● What to produce:
Count how many lines of the listing below contain the word "camera", and give only that number.

>> start Material to process

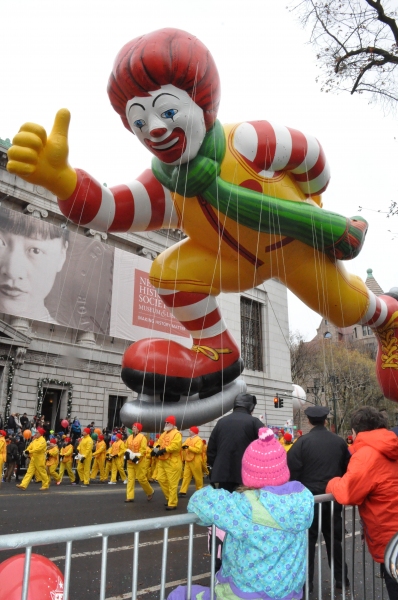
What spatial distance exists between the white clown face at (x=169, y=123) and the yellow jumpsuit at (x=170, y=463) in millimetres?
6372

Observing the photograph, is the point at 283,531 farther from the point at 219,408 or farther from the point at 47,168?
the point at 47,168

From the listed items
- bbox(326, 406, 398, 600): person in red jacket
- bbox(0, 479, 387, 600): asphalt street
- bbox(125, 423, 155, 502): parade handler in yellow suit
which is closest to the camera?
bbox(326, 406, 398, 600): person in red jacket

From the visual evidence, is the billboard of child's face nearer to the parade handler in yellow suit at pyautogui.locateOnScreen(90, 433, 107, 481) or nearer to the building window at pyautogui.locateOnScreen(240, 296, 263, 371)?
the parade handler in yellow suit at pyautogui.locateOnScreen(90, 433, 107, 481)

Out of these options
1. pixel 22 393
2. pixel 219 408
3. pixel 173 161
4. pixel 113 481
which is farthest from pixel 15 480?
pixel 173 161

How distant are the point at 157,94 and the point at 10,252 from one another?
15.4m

>> end Material to process
>> start Material to process

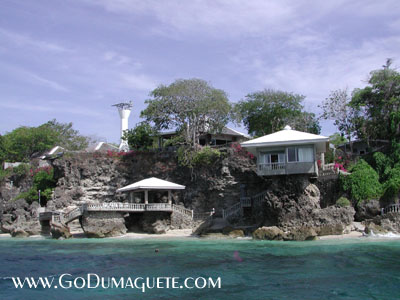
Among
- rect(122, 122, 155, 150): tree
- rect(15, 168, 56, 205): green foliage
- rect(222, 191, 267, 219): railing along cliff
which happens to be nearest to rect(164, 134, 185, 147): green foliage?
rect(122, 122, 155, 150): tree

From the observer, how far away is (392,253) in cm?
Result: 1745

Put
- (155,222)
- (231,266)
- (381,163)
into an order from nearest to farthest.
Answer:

>> end Material to process
>> start Material to process

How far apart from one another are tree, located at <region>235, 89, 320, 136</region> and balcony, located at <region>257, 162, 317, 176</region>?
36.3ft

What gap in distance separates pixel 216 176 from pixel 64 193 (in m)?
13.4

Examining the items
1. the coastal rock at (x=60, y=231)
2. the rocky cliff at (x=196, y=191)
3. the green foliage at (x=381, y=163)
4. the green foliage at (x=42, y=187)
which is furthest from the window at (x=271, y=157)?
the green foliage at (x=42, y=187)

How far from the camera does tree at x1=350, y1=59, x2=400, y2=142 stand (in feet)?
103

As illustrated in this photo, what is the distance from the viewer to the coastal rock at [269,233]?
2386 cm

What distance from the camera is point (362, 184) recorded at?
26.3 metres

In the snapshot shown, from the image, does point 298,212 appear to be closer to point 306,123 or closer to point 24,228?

>> end Material to process

● Response:
3